Sometime on the weekend of January 6-7, tomcat on mustard crashed. It appears that it was a typical crash induced by unclosed logging threads.
When sysadmin brought tomcat back up the automated monitoring system sent an http request to one/some cocoon sites, got a response and called it fixed. As far as I am aware no manual check of sites was done. The problem was that Cocoon was sending an error in response to the http request, not actual content (like an ISE page). So, all Cocoon-based sites were dead.
Michael Best discovered the problem and contacted sysadmin. A sysadmin attempted to work through the problem but was unable to solve it. Dr. Best emailed me about 3 or 3:30 on Sunday, and I got the message about 7 or 7:30 and worked through until about 11pm on various solutions.

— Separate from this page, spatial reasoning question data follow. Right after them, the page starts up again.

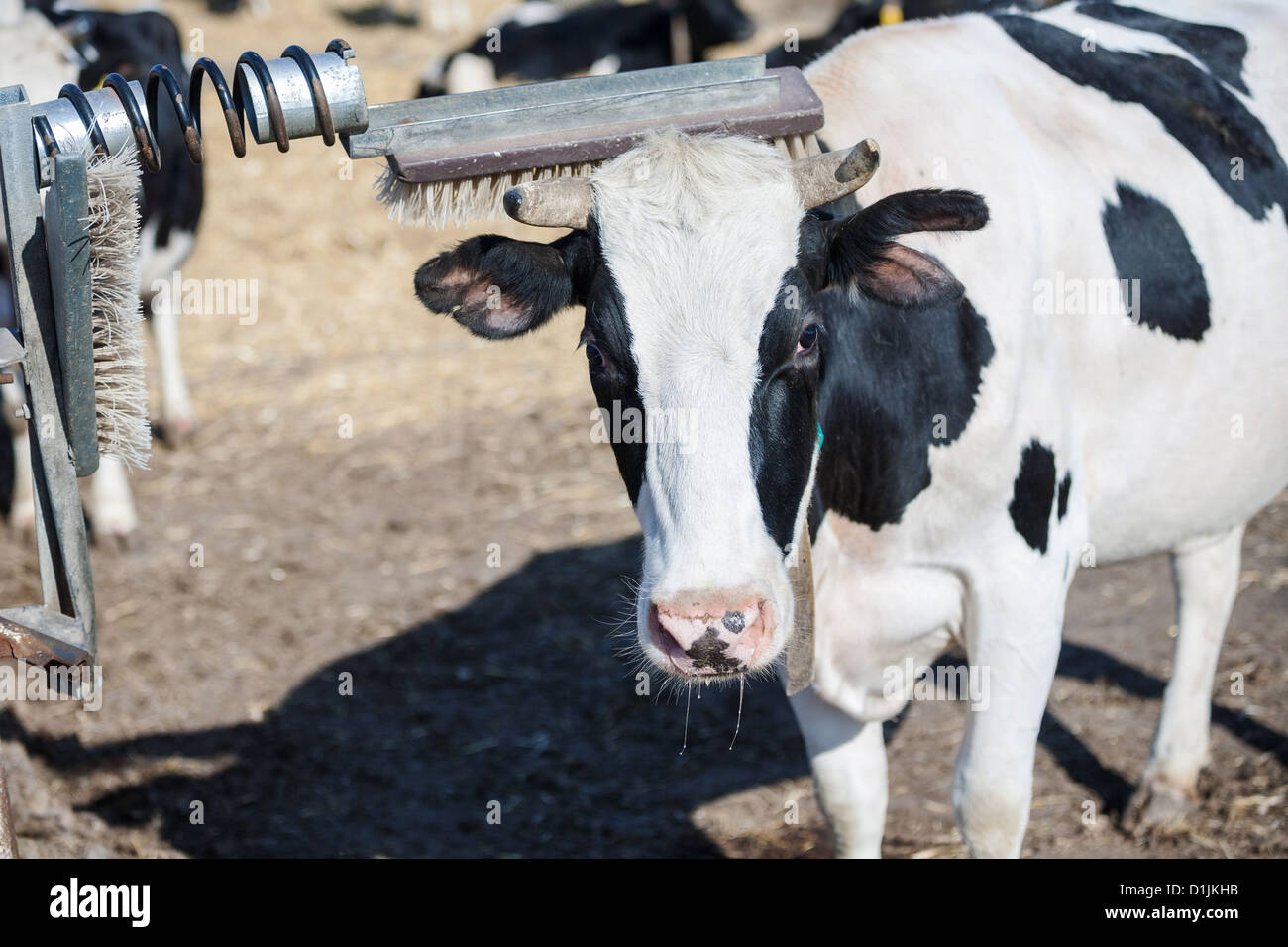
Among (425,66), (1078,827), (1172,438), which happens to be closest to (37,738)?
(1078,827)

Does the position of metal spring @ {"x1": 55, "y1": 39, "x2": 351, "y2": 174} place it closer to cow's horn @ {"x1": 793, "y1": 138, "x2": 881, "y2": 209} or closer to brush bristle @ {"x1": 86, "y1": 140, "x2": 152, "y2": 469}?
brush bristle @ {"x1": 86, "y1": 140, "x2": 152, "y2": 469}

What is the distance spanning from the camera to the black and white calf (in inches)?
97.0

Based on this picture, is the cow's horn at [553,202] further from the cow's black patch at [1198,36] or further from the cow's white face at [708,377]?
the cow's black patch at [1198,36]

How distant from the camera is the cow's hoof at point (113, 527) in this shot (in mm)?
6180

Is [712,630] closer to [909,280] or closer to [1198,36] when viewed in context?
[909,280]

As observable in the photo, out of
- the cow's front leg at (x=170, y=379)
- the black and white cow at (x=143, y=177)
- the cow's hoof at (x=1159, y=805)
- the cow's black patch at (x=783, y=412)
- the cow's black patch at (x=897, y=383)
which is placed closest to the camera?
the cow's black patch at (x=783, y=412)

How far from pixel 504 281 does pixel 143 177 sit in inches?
205

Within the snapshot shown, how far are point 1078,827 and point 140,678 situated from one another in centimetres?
355

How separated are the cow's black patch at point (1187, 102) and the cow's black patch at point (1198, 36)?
0.35ft

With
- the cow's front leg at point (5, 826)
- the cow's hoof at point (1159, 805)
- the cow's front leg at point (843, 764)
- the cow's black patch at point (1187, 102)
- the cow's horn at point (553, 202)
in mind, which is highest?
the cow's black patch at point (1187, 102)

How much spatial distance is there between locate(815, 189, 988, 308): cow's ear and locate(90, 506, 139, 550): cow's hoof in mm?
4577

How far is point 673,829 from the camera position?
4141 mm

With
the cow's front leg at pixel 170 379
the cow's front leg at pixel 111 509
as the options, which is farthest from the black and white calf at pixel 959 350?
the cow's front leg at pixel 170 379
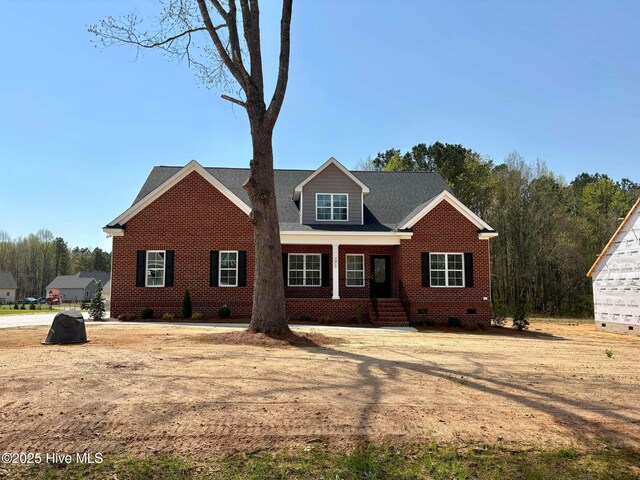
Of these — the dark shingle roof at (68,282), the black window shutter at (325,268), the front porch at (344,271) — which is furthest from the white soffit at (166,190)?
the dark shingle roof at (68,282)

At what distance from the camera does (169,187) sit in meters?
18.4

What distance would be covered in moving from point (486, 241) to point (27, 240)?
85904mm

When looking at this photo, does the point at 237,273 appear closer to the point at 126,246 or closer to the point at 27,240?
the point at 126,246

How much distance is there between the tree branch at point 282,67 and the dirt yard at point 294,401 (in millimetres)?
6179

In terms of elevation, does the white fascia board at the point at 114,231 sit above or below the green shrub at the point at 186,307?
above

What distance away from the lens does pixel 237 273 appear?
18438mm

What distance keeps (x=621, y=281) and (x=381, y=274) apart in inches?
423

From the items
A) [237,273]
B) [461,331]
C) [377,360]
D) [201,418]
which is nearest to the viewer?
[201,418]

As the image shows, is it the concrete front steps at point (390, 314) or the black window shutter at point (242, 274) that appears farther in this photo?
the black window shutter at point (242, 274)

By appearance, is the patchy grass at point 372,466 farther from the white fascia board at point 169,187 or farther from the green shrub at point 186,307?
the white fascia board at point 169,187

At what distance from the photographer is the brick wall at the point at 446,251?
733 inches

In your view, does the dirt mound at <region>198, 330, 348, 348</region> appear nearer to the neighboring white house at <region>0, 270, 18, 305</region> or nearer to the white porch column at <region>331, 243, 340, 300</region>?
the white porch column at <region>331, 243, 340, 300</region>

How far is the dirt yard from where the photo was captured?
13.2 ft

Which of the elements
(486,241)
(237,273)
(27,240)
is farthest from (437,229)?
(27,240)
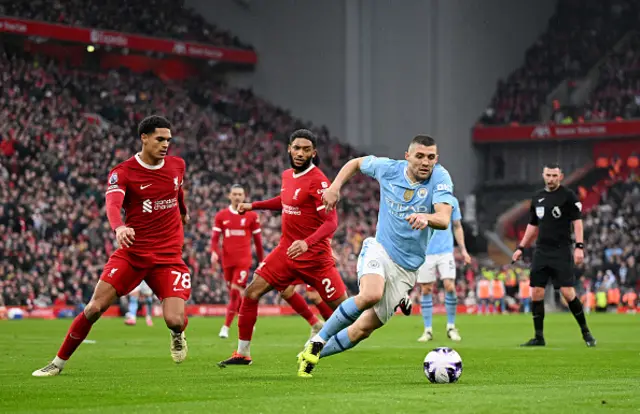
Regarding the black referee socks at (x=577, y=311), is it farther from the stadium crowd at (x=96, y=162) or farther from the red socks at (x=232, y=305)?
the stadium crowd at (x=96, y=162)

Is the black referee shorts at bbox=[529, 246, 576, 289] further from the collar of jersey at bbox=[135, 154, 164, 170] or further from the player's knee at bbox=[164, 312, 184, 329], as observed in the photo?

When I looked at the ise site I saw a Cocoon error "Initialization problem" with a reference to TraxProcessor. I tried replacing several config files for Cocoon and restarting it, but the only thing that happened was a change in the error: instead of TraxProcessor, I got QuartzJobScheduler. I came to the conclusion that somehow a library was corrupted or was refusing to come up when Cocoon initialized. My solution was to overwrite the WEB-INF directory with a backup.

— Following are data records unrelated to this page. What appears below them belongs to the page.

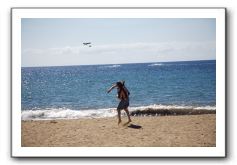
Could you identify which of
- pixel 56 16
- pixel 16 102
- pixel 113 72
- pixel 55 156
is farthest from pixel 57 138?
pixel 56 16

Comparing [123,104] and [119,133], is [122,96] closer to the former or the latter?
[123,104]

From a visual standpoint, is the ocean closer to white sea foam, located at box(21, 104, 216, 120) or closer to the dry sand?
white sea foam, located at box(21, 104, 216, 120)

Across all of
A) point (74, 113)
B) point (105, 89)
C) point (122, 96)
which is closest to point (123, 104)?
point (122, 96)

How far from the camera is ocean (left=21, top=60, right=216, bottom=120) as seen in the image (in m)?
5.23

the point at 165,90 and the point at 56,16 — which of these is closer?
the point at 56,16

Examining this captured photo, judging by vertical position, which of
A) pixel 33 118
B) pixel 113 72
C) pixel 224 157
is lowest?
pixel 224 157

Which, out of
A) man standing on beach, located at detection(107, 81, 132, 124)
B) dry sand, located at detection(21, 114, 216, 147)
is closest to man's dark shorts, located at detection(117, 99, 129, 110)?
man standing on beach, located at detection(107, 81, 132, 124)

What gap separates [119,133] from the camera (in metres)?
5.33

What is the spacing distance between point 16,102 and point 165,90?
5.40 ft

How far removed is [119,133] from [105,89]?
19.7 inches

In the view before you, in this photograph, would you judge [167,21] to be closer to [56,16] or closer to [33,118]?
[56,16]

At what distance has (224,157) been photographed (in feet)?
16.9

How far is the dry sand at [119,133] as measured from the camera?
520cm

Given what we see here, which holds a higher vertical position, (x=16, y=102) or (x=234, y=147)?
(x=16, y=102)
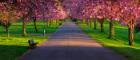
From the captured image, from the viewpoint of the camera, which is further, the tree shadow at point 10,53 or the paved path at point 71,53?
the paved path at point 71,53

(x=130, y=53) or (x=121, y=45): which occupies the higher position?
(x=130, y=53)

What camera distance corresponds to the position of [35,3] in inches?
727

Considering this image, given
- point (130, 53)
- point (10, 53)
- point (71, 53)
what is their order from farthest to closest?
1. point (130, 53)
2. point (71, 53)
3. point (10, 53)

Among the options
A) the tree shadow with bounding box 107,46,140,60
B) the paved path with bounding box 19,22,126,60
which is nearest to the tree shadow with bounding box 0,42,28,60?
the paved path with bounding box 19,22,126,60

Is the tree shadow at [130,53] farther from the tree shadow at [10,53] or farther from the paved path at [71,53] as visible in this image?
the tree shadow at [10,53]

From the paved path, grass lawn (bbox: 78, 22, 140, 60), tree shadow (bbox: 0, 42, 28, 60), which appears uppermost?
tree shadow (bbox: 0, 42, 28, 60)

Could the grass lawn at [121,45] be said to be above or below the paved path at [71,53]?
below

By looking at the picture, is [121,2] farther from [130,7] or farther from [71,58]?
[71,58]

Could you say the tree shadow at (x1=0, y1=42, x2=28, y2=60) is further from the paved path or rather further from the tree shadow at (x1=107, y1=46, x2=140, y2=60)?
the tree shadow at (x1=107, y1=46, x2=140, y2=60)

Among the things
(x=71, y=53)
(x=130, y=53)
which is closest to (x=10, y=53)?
(x=71, y=53)

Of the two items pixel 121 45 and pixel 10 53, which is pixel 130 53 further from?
pixel 121 45

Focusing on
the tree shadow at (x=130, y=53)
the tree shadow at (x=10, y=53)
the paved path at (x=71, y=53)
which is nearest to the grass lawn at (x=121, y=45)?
the tree shadow at (x=130, y=53)

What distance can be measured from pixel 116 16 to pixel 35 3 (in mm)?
16464

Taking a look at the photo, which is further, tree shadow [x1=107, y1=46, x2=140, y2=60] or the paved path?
tree shadow [x1=107, y1=46, x2=140, y2=60]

Recovering the backup from tape was not possible as there was a TSM tape problem that was not resolvable Sunday night. The directory was recoverd the next morning (Monday) from a version on a sysadmin's local machine. Cocoon initialized and sites were restored.
How do we stop this from happening again? I don't know, as I'm not certain I knwo what really happened. I now have at least two versions of the entire tomcat stack (lettuce and mustard) on my local machine, and a backup on the SAN. Recovery should only take a moment if this DOES happen again.